For this session we invite theoretical and empirical papers on evaluating the quality of extant surveys, after the stages of data gathering and documentation are completed. This could include creating new metadata for survey quality. Contributions could focus on different dimensions of survey quality, including (a) the quality of surveys as reflected in the general survey documentation, (b) the degree of consistency between the description of the data with the data records in the computer files, and (c) the quality of the data records in the datasets. We aim to engage with both survey methodologists and with researchers who use survey data primarily for substantive analyses, to discuss data quality and ways of accounting for its variation in empirical analysis within and beyond the Total Survey Error, Total Survey Quality and Total Quality Management frameworks.

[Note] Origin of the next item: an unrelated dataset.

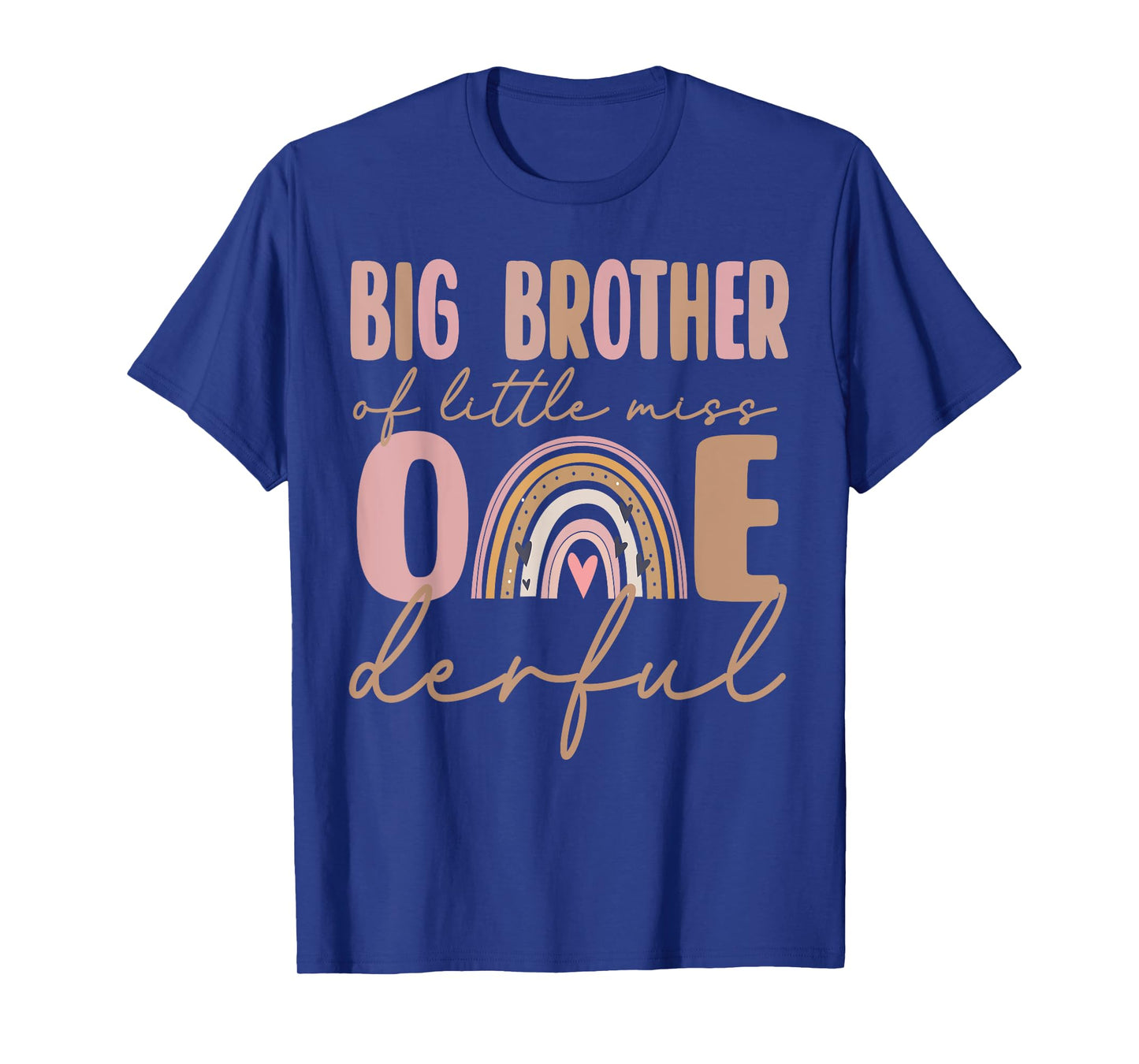 Big Brother of Little Miss Onederful Birthday Boho Rainbow T-Shirt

Keywords: Dimensions of survey quality, data quality variation, post-survey quality assessment, quality controls in substantive analyses
Dr Piotr Jabkowski (University of Poznan, Poland) - Presenting Author
This paper presents differences in sampling procedures and fieldwork execution of national surveys within five major comparative cross-country projects, i.e., Eurobarometer / Candidate Countries Eurobarometer, European Quality of Life Survey, European Social Survey, European Values Study and International Social Survey Programme. The analysis is based on a dataset describing the methodologies of 1537 surveys that have been carried out in the period from 1981 to 2017 on representative samples of the populations of European countries. The author starts with a short overview of a cross-country projects and then presents the process of methodological archivisation of sampling and fieldwork procedures. Cross-projects and long-term differences in the quality of survey documentation are also described. The main part of the presentation presents s the cross- and within-project differences in survey procedures with respect to: 1) target populations, 2) sampling frames, 3) types of survey samples and sampling designs, 4) within-household selection of target persons in address-based samples, 5) fieldwork execution (e.g., length of fieldwork, modes of data collection, presence or absence of substitutions, use of advance letters and respondents' incentives, presence of refusal conversions or back-checking procedures), and 6) fieldwork outcomes rates.

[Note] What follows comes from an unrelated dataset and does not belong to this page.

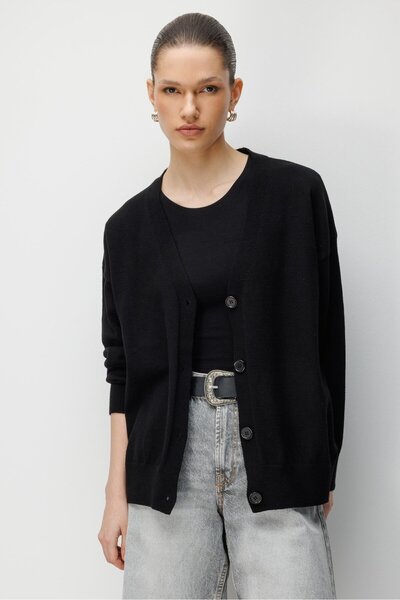 Mixray 7023 women's buttoned basic premium cardigan black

This work was supported by the grant “Comparative analysis of the quality of survey samples in the cross-national studies on the basis of external and internal criteria of representativeness: survey archivisation and meta-bases of results” awarded by the Polish National Science Centre (No. 2017/01/X/HS6/01304).

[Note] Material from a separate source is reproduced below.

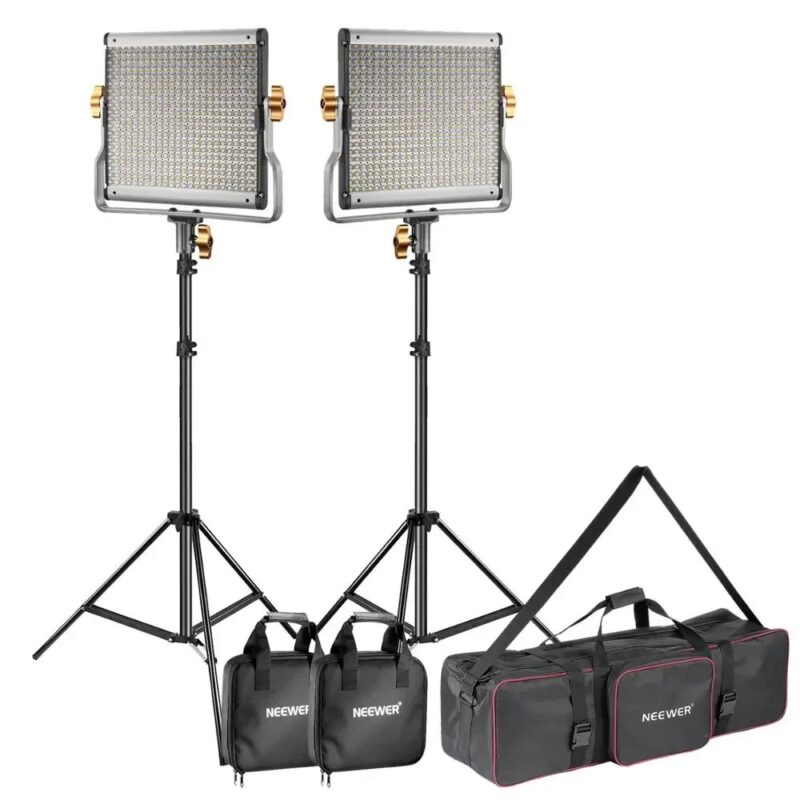 Neewer 2-Pack Dimmable Bi-color 480 LED Video Light And Stand Lighting Kit With Large Carrying Bag For Photo Studio Photography - Image 2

Mr Zewei Zong (SurveyMonkey) - Presenting Author
Mr Jack Chen (SurveyMonkey)
For more than a decade, millions of survey creators have used SurveyMonkey to send web surveys to their customers, employees, target markets, students etc. With access to an incredible amount of survey paradata, SurveyMonkey is in an unique position to provide a “State of Surveys” report, which gives a snapshot of surveys conducted online. In particular, the large international user base gives us a great opportunity to draw a portrait for both web survey creators and respondents in various parts of the world. What is the response rate in Philippines relative to that in the US? What time of day do respondents in India take surveys on the weekend compared to the weekdays? Do survey creators tend to use a neutral point in the answer scale in Australia? Are students in the US more sensitive to the length of surveys than those in the UK? We will answer important questions like these for the benefit of researchers conducting multinational web surveys.